--- start of Extracted text ---

Re: [Mesa-dev] [PATCH] glsl_to_tgsi: indirect array information

Christian König Wed, 23 Jan 2013 02:31:38 -0800

On 23.01.2013 03:18, Tom Stellard wrote:

On Wed, Jan 23, 2013 at 02:20:21AM +0100, Christoph Bumiller wrote:

On 23.01.2013 02:07, Vadim Girlin wrote:

On 01/23/2013 04:42 AM, Christoph Bumiller wrote:

On 23.01.2013 01:21, Vadim Girlin wrote:

On 01/23/2013 03:59 AM, Vincent Lejeune wrote:


----- Mail original -----

De : Vadim Girlin <vadimgir...@gmail.com>
À : Christoph Bumiller <e0425...@student.tuwien.ac.at>
Cc : mesa-dev@lists.freedesktop.org
Envoyé le : Mercredi 23 janvier 2013 0h44
Objet : Re: [Mesa-dev] [PATCH] glsl_to_tgsi: indirect array
information

On 01/22/2013 10:59 PM, Christoph Bumiller wrote:

    On 21.01.2013 21:10, Vadim Girlin wrote:

    Provide the information about indirectly addressable arrays
(ranges of

temps) in

    the shader to the drivers. TGSI representation itself isn't

modified, array

    information is passed as an additional data in the
pipe_shader_state,

so the

    drivers can use it as a hint for optimization.

--- end of Extracted text ---

**Requirements**
**a.** Please transcribe the part of the patch discussion from "the shader to" up to and including "hint for optimization.".
**b.** Name every distinct person the patch discussion credits with having "wrote" something in its attribution lines.
**c.** Extend the patch discussion about passing indirect array information to drivers, starting right after its final sentence.

--- start of Data excerpts ---

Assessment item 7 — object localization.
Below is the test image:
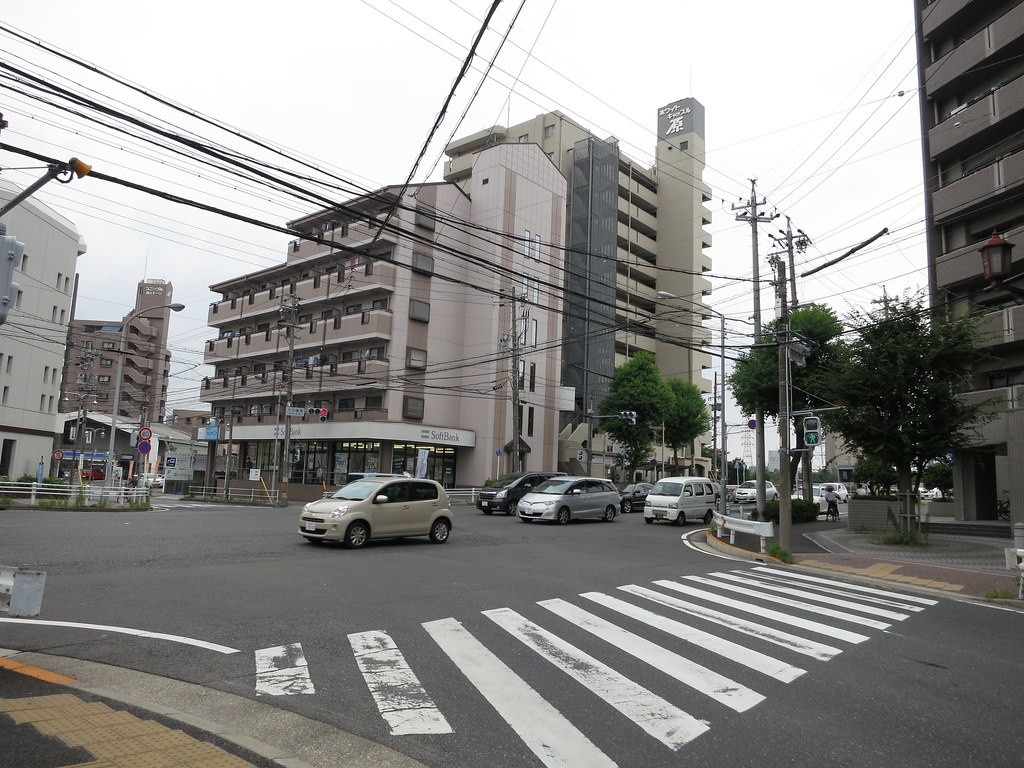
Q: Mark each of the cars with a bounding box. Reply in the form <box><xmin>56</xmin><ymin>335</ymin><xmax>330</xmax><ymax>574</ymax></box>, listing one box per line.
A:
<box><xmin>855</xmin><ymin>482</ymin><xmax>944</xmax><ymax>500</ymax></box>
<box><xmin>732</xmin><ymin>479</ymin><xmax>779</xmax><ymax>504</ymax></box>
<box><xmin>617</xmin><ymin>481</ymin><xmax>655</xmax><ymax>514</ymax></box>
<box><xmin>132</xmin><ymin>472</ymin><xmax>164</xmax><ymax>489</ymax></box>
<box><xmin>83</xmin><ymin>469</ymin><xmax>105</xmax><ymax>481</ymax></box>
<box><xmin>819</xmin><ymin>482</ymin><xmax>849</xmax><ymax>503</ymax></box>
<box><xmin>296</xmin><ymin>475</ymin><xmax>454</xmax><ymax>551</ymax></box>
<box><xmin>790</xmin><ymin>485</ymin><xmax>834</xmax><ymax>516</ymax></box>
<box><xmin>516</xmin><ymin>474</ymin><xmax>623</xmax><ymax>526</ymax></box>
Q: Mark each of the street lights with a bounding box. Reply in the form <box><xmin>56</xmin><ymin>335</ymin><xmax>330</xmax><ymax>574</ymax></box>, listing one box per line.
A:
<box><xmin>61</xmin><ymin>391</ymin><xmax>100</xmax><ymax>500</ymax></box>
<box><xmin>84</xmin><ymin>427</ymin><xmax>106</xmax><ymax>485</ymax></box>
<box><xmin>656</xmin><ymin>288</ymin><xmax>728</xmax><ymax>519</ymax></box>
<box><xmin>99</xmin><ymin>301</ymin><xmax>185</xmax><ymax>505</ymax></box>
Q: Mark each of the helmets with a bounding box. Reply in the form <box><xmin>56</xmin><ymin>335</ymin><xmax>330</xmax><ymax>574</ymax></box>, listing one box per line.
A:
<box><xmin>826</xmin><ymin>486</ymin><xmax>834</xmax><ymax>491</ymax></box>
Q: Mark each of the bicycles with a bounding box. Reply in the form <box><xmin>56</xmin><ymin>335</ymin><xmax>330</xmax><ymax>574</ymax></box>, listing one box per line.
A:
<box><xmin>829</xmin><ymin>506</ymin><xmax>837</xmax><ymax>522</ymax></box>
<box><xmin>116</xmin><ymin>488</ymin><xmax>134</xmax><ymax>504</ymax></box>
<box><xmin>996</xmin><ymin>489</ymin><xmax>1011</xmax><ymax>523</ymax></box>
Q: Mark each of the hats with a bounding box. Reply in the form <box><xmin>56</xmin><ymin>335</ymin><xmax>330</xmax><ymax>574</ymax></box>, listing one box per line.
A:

--- end of Data excerpts ---

**Expected responses**
**a.**
the shader to the drivers. TGSI representation itself isn't

modified, array

    information is passed as an additional data in the
pipe_shader_state,

so the

    drivers can use it as a hint for optimization.

**b.**
Tom Stellard
Christoph Bumiller
Vadim Girlin
Vincent Lejeune

**c.**
    ---

    It's far from being an ideal solution, but I saw the discussions

about that

    problem starting from 2009 IIRC, and we still have no solution
(neither

good

    nor bad) despite the years passed. I hope we can use this not
very

intrusive

    approach until we get something better.

    I'd rather not have any hacks in the interface, let alone ones
that
    solve the problem only partially (you still won't know which
array is
    accessed by a particular instruction, which is important for
    optimization and essential in some cases for making INPUT/OUTPUT
arrays
    work), and not just because it reduces the pressure on people to
    implement a proper solution.

    With this, you just get to know which range of TEMPs are
indirectly
    addressed and which ones are not, and you can do the same by
simply
    creating multiple declarations of TEMPs, one for each array, and
adding
    a single bit of info to tgsi_declaration (which has 7 bits of
padding
    anyway, so ample space), which is a lot less ugly, and doesn't
suffer
    from an arbitrary limit, and doesn't require any modification of

drivers

    either.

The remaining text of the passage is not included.